Ambos fueron, sin embargo, huérfanos de padre y ambos crecieron en un ambiente exclusivamente femenino. A fuerza de pasear y croquizar las rígidas avenidas de un Turín sombrío y despoblado, el dibujante y escritor francés Frédéric Pajak supo dar con ese hilo misterioso que unía a estos dos melancólicos empedernidos. El resultado es La inmensa soledad. Con Friedrich Nietzsche y Cesare Pavese, huérfanos bajo el cielo de Turín (Errata Naturae). Artefacto de eterno epígrafe a medio camino entre la novela gráfica y el ensayo –algunos incluso hablan de un nuevo género, el “ensayo gráfico–.
El padre muerto
Cuenta Pajak en el prólogo de la obra que, con frecuencia, se tiende a describir a los protagonistas como “postrados y mórbidos, de una melancolía lánguida, extática y funesta”. Una melancolía que, por momentos, se torna explosiva, mostrando a dos sujetos que se dan de bruces con una realidad eternamente desapacible, “unidos por la condena de ser para siempre huérfanos, niños mojados ante la tumba del padre”.

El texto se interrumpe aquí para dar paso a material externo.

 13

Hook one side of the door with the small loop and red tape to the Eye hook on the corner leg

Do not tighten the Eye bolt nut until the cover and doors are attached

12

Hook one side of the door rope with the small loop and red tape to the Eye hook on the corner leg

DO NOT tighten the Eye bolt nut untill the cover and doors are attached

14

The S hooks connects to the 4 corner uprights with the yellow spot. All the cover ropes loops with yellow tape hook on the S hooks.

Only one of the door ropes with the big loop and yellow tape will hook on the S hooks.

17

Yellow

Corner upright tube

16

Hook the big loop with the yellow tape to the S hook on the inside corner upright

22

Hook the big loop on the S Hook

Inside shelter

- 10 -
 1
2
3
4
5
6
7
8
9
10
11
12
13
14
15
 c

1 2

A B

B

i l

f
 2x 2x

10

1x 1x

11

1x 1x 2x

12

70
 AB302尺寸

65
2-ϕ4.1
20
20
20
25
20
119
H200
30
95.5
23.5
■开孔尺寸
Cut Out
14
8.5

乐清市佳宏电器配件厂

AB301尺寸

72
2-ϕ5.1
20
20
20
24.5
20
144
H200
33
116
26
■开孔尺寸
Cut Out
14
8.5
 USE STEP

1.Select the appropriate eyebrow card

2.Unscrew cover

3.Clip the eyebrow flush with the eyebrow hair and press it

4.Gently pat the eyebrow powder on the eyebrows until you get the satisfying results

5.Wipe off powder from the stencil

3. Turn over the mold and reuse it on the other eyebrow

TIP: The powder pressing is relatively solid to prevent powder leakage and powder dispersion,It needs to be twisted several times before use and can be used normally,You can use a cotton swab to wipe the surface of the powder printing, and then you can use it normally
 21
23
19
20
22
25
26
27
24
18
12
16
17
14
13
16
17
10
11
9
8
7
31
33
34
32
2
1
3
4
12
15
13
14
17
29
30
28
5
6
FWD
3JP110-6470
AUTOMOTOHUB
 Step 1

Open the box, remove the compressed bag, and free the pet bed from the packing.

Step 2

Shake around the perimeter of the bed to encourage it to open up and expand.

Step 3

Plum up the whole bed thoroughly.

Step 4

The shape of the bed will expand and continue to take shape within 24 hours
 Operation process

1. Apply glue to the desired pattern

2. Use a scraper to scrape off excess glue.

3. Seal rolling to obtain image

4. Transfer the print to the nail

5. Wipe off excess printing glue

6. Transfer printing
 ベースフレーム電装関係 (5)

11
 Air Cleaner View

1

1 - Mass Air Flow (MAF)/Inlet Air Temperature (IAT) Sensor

Pero, al mismo tiempo, una soledad que se convierte también en hogar, una soledad que, en cierta forma, confiere sentido a sus vidas. “No hay por qué lloriquear: la soledad tiene su parte de goce, de quietud también. No siempre supone una infelicidad inconsolable”, añade Pajak, huérfano también, para quien este libro supone una “tentativa de inventario”.
Ineptitud amatoria
Comparten ambos cierta incapacidad para amar y sentirse amados. Sirva de ejemplo, la presentación que, a modo de cortejo, tuvo a bien perpetrar un talludito Nietzsche deslumbrado ante la belleza de la jovencísima Lou Andreas-Salomé –tenía entonces veintiún años– en la basílica de San Pedro de Roma; sus primeras palabras fueron: “¿De qué estrellas hemos caído que así nos hemos encontrado?”. Demasiada intensidad quizá para una Lou que a todas luces quedó horrorizada ante el ya por entonces asilvestrado mostacho teutón.
No le anda a la zaga el amigo Pavese, también esclavo de la grandilocuencia y la afectación cuando de ellas se trata. El italiano, además, le añade una buena dosis de misoginia de brocha gorda al asunto. Lean al Pavese despechado: “Cuando una mujer huele a esperma y este esperma no es el mío, no me gusta”, y esta otra: “Las mujeres son un pueblo enemigo, como el pueblo alemán”. Ni rastro de la pausa del genio, ni rastro de sus silencios, solo bilis.
Digamos que las mujeres les sitúan a ambos en una encrucijada, acostumbrados como están a colocarlas en un pedestal, convertidas en algo sublime, son incapaces de enfrentarse a ellas sin sentir el vértigo de la vida. Así las cosas, el gran psicólogo social de la época y el poeta italiano más brillante de su generación se muestran azorados ante la presencia del sexo débil.
Turín, capital de la zozobra
En Turín, Pavese se suicida en una habitación de hotel a los cuarenta y dos años. En Turín también, Nietzsche termina abrazando equinos por las calles poco antes de que lo ingresen en un sanatorio. Es ahí, explica el autor, entre esos “muros y sucias salas”, en ese perfume crepuscular de la ciudad de Turín, donde encontramos el nexo buscado, el nexo que explica su forma de entender la vida.
Pajak se patea durante años las rígidas avenidas con fachadas color rojizo de la ciudad para destilar, entre dibujos y breves semblanzas, la melancolía que rezuma su ambiente gris. Una grisura que Pavese descuartizó en sus páginas y que Nietzsche presenció desde su trattoria favorita entre filetes de carne tierna y menestras varias, siempre con los nervios a flor de piel, siempre tan pagado de sí mismo, hasta el punto de firmar sus misivas como “El Crucificado”.